*Задание*:
Процитируйте все данные ниже от первой до последней строки, не меняя ни одного символа.

Единицы данных

-----

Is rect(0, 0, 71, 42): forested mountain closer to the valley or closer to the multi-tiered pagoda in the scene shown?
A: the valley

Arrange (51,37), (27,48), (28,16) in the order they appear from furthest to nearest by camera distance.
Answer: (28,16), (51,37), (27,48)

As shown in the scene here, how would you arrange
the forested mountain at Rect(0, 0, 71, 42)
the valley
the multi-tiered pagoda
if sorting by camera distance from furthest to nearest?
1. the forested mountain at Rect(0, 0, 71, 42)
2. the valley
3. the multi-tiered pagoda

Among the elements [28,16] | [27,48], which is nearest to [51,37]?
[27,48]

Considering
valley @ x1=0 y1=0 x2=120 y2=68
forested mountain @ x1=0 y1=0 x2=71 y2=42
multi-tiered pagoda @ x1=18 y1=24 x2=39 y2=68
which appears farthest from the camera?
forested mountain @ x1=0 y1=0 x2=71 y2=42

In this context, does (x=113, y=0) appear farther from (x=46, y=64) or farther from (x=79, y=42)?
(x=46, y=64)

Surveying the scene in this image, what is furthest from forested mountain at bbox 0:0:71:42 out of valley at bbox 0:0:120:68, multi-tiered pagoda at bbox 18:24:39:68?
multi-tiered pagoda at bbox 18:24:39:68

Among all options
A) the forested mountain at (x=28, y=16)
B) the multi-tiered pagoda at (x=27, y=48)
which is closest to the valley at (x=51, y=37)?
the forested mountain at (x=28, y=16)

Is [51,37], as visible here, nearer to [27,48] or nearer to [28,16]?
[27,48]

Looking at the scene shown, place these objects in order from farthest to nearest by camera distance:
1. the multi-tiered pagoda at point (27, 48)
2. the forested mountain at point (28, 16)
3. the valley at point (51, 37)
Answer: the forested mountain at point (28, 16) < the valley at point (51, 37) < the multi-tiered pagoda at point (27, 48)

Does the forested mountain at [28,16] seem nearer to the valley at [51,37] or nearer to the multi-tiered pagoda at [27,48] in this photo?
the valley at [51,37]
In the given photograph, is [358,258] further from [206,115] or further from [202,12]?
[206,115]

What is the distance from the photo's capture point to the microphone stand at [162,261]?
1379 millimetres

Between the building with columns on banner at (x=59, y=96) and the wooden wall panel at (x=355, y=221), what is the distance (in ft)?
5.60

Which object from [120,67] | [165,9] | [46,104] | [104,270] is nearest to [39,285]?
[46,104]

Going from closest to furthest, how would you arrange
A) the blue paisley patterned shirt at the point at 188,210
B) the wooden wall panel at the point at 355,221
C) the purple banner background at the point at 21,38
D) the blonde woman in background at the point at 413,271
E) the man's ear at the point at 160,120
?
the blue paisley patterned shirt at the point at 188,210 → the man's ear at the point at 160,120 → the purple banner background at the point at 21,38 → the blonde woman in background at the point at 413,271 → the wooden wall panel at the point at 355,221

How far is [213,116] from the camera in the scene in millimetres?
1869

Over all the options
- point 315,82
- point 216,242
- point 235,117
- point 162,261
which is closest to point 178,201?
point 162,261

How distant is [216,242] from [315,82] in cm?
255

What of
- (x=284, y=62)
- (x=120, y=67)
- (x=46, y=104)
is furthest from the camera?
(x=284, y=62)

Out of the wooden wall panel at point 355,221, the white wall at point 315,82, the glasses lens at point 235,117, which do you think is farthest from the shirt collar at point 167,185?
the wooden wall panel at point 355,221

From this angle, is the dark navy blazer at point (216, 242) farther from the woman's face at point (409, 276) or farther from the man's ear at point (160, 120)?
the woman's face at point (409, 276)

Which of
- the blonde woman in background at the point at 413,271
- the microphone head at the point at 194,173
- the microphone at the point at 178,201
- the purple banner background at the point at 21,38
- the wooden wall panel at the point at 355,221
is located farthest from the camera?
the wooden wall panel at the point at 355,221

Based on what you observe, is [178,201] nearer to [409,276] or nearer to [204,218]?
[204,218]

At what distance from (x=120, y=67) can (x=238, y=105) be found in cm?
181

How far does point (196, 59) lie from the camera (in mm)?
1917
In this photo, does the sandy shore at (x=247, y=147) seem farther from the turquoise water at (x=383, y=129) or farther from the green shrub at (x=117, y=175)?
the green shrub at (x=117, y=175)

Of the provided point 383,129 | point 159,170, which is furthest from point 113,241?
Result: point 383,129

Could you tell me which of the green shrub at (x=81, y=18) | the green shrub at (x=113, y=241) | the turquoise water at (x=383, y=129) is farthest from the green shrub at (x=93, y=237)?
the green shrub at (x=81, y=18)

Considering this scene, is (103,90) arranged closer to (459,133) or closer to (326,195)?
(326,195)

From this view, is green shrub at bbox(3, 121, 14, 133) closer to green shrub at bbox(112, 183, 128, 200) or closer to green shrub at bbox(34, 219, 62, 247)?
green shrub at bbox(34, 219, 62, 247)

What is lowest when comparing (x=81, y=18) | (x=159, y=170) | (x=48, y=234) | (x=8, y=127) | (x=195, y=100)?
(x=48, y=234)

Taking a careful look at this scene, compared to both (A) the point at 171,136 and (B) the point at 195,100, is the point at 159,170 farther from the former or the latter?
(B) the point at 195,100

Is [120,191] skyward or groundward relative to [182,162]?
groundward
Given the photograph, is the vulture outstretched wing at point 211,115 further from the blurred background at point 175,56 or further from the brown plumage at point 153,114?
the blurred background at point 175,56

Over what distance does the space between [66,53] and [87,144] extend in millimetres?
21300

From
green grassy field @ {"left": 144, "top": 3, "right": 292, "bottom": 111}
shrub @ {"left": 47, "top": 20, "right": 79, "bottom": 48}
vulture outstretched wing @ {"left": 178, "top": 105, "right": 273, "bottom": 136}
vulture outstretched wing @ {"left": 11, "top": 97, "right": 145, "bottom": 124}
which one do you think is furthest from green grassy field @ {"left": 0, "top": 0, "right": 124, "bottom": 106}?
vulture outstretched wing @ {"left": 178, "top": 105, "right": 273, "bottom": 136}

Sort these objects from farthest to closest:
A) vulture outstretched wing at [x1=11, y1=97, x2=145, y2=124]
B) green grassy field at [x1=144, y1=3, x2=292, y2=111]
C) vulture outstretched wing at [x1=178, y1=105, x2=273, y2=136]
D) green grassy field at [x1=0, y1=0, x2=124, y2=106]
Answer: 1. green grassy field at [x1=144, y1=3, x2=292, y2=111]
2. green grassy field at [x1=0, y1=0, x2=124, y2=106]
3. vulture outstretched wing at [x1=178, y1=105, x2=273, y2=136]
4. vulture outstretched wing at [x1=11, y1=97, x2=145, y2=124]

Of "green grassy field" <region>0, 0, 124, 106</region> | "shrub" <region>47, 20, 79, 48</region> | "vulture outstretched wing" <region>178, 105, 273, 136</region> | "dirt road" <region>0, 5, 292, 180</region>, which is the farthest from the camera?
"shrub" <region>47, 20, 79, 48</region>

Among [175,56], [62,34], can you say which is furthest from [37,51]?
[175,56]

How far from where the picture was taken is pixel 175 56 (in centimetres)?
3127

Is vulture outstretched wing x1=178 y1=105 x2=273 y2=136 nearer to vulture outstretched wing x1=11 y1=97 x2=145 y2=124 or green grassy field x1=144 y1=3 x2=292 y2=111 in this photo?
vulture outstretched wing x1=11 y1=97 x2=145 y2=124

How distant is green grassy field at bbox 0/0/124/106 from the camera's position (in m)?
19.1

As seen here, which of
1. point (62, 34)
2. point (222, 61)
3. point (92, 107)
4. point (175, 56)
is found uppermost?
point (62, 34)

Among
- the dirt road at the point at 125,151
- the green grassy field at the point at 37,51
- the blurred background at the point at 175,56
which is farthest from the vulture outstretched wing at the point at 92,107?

-----

*Результат*:
Is rect(0, 0, 71, 42): forested mountain closer to the valley or closer to the multi-tiered pagoda in the scene shown?
A: the valley

Arrange (51,37), (27,48), (28,16) in the order they appear from furthest to nearest by camera distance.
Answer: (28,16), (51,37), (27,48)

As shown in the scene here, how would you arrange
the forested mountain at Rect(0, 0, 71, 42)
the valley
the multi-tiered pagoda
if sorting by camera distance from furthest to nearest?
1. the forested mountain at Rect(0, 0, 71, 42)
2. the valley
3. the multi-tiered pagoda

Among the elements [28,16] | [27,48], which is nearest to [51,37]?
[27,48]

Considering
valley @ x1=0 y1=0 x2=120 y2=68
forested mountain @ x1=0 y1=0 x2=71 y2=42
multi-tiered pagoda @ x1=18 y1=24 x2=39 y2=68
which appears farthest from the camera?
forested mountain @ x1=0 y1=0 x2=71 y2=42

In this context, does (x=113, y=0) appear farther from (x=46, y=64) or farther from (x=79, y=42)?
(x=46, y=64)

Surveying the scene in this image, what is furthest from forested mountain at bbox 0:0:71:42 out of valley at bbox 0:0:120:68, multi-tiered pagoda at bbox 18:24:39:68?
multi-tiered pagoda at bbox 18:24:39:68

Among all options
A) the forested mountain at (x=28, y=16)
B) the multi-tiered pagoda at (x=27, y=48)
which is closest to the valley at (x=51, y=37)?
the forested mountain at (x=28, y=16)

Is [51,37], as visible here, nearer to [27,48] or nearer to [28,16]?
[27,48]

Looking at the scene shown, place these objects in order from farthest to nearest by camera distance:
1. the multi-tiered pagoda at point (27, 48)
2. the forested mountain at point (28, 16)
3. the valley at point (51, 37)
Answer: the forested mountain at point (28, 16) < the valley at point (51, 37) < the multi-tiered pagoda at point (27, 48)

Does the forested mountain at [28,16] seem nearer to the valley at [51,37] or nearer to the multi-tiered pagoda at [27,48] in this photo?
the valley at [51,37]
In the given photograph, is [358,258] further from [206,115] or further from [202,12]?
[206,115]

What is the distance from the photo's capture point to the microphone stand at [162,261]?
1379 millimetres

Between the building with columns on banner at (x=59, y=96) and the wooden wall panel at (x=355, y=221), what is the distance (in ft)?
5.60

Which object from [120,67] | [165,9] | [46,104] | [104,270] is nearest to [39,285]?
[46,104]

Going from closest to furthest, how would you arrange
A) the blue paisley patterned shirt at the point at 188,210
B) the wooden wall panel at the point at 355,221
C) the purple banner background at the point at 21,38
D) the blonde woman in background at the point at 413,271
E) the man's ear at the point at 160,120
?
the blue paisley patterned shirt at the point at 188,210 → the man's ear at the point at 160,120 → the purple banner background at the point at 21,38 → the blonde woman in background at the point at 413,271 → the wooden wall panel at the point at 355,221

How far is [213,116] from the camera in the scene in millimetres?
1869

Over all the options
- point 315,82
- point 216,242
- point 235,117
- point 162,261
which is closest to point 178,201?
point 162,261

How distant is [216,242] from [315,82] in cm?
255

What of
- (x=284, y=62)
- (x=120, y=67)
- (x=46, y=104)
is furthest from the camera?
(x=284, y=62)

Out of the wooden wall panel at point 355,221, the white wall at point 315,82, the glasses lens at point 235,117, which do you think is farthest from the shirt collar at point 167,185?
the wooden wall panel at point 355,221

From this angle, is the dark navy blazer at point (216, 242) farther from the woman's face at point (409, 276) or farther from the man's ear at point (160, 120)?
the woman's face at point (409, 276)

Which of
- the blonde woman in background at the point at 413,271
- the microphone head at the point at 194,173
- the microphone at the point at 178,201
- the purple banner background at the point at 21,38
- the wooden wall panel at the point at 355,221
is located farthest from the camera?
the wooden wall panel at the point at 355,221

Based on what you observe, is [178,201] nearer to [409,276] or nearer to [204,218]?
[204,218]

At what distance from (x=120, y=67) can (x=238, y=105) be found in cm?
181

How far does point (196, 59) lie from the camera (in mm)?
1917
In this photo, does the sandy shore at (x=247, y=147) seem farther from the turquoise water at (x=383, y=129) or farther from the green shrub at (x=117, y=175)?
the green shrub at (x=117, y=175)

Of the provided point 383,129 | point 159,170, which is furthest from point 113,241?
Result: point 383,129

Could you tell me which of the green shrub at (x=81, y=18) | the green shrub at (x=113, y=241) | the turquoise water at (x=383, y=129) is farthest from the green shrub at (x=93, y=237)?
the green shrub at (x=81, y=18)

Considering this scene, is (103,90) arranged closer to (459,133) or closer to (326,195)?
(326,195)

From this view, is green shrub at bbox(3, 121, 14, 133) closer to green shrub at bbox(112, 183, 128, 200) or closer to green shrub at bbox(34, 219, 62, 247)?
green shrub at bbox(34, 219, 62, 247)

What is lowest when comparing (x=81, y=18) | (x=159, y=170) | (x=48, y=234) | (x=8, y=127) | (x=195, y=100)?
(x=48, y=234)

Taking a careful look at this scene, compared to both (A) the point at 171,136 and (B) the point at 195,100, is the point at 159,170 farther from the former or the latter?
(B) the point at 195,100

Is [120,191] skyward or groundward relative to [182,162]?
groundward
Given the photograph, is the vulture outstretched wing at point 211,115 further from the blurred background at point 175,56 or further from the brown plumage at point 153,114?
the blurred background at point 175,56

Over what distance does the space between [66,53] and [87,144] extend in millimetres?
21300

From
green grassy field @ {"left": 144, "top": 3, "right": 292, "bottom": 111}
shrub @ {"left": 47, "top": 20, "right": 79, "bottom": 48}
vulture outstretched wing @ {"left": 178, "top": 105, "right": 273, "bottom": 136}
vulture outstretched wing @ {"left": 11, "top": 97, "right": 145, "bottom": 124}
which one do you think is furthest from green grassy field @ {"left": 0, "top": 0, "right": 124, "bottom": 106}?
vulture outstretched wing @ {"left": 178, "top": 105, "right": 273, "bottom": 136}

Sort these objects from farthest to closest:
A) vulture outstretched wing at [x1=11, y1=97, x2=145, y2=124]
B) green grassy field at [x1=144, y1=3, x2=292, y2=111]
C) vulture outstretched wing at [x1=178, y1=105, x2=273, y2=136]
D) green grassy field at [x1=0, y1=0, x2=124, y2=106]
Answer: 1. green grassy field at [x1=144, y1=3, x2=292, y2=111]
2. green grassy field at [x1=0, y1=0, x2=124, y2=106]
3. vulture outstretched wing at [x1=178, y1=105, x2=273, y2=136]
4. vulture outstretched wing at [x1=11, y1=97, x2=145, y2=124]

Of "green grassy field" <region>0, 0, 124, 106</region> | "shrub" <region>47, 20, 79, 48</region> | "vulture outstretched wing" <region>178, 105, 273, 136</region> | "dirt road" <region>0, 5, 292, 180</region>, which is the farthest from the camera?
"shrub" <region>47, 20, 79, 48</region>

Among [175,56], [62,34], can you say which is furthest from [37,51]?
[175,56]

How far from where the picture was taken is pixel 175 56 (in centimetres)?
3127

Is vulture outstretched wing x1=178 y1=105 x2=273 y2=136 nearer to vulture outstretched wing x1=11 y1=97 x2=145 y2=124 or green grassy field x1=144 y1=3 x2=292 y2=111 in this photo?
vulture outstretched wing x1=11 y1=97 x2=145 y2=124

How distant is green grassy field at bbox 0/0/124/106 from the camera's position (in m)?
19.1

As seen here, which of
1. point (62, 34)
2. point (222, 61)
3. point (92, 107)
4. point (175, 56)
is found uppermost?
point (62, 34)

Among
- the dirt road at the point at 125,151
- the green grassy field at the point at 37,51
- the blurred background at the point at 175,56
which is farthest from the vulture outstretched wing at the point at 92,107?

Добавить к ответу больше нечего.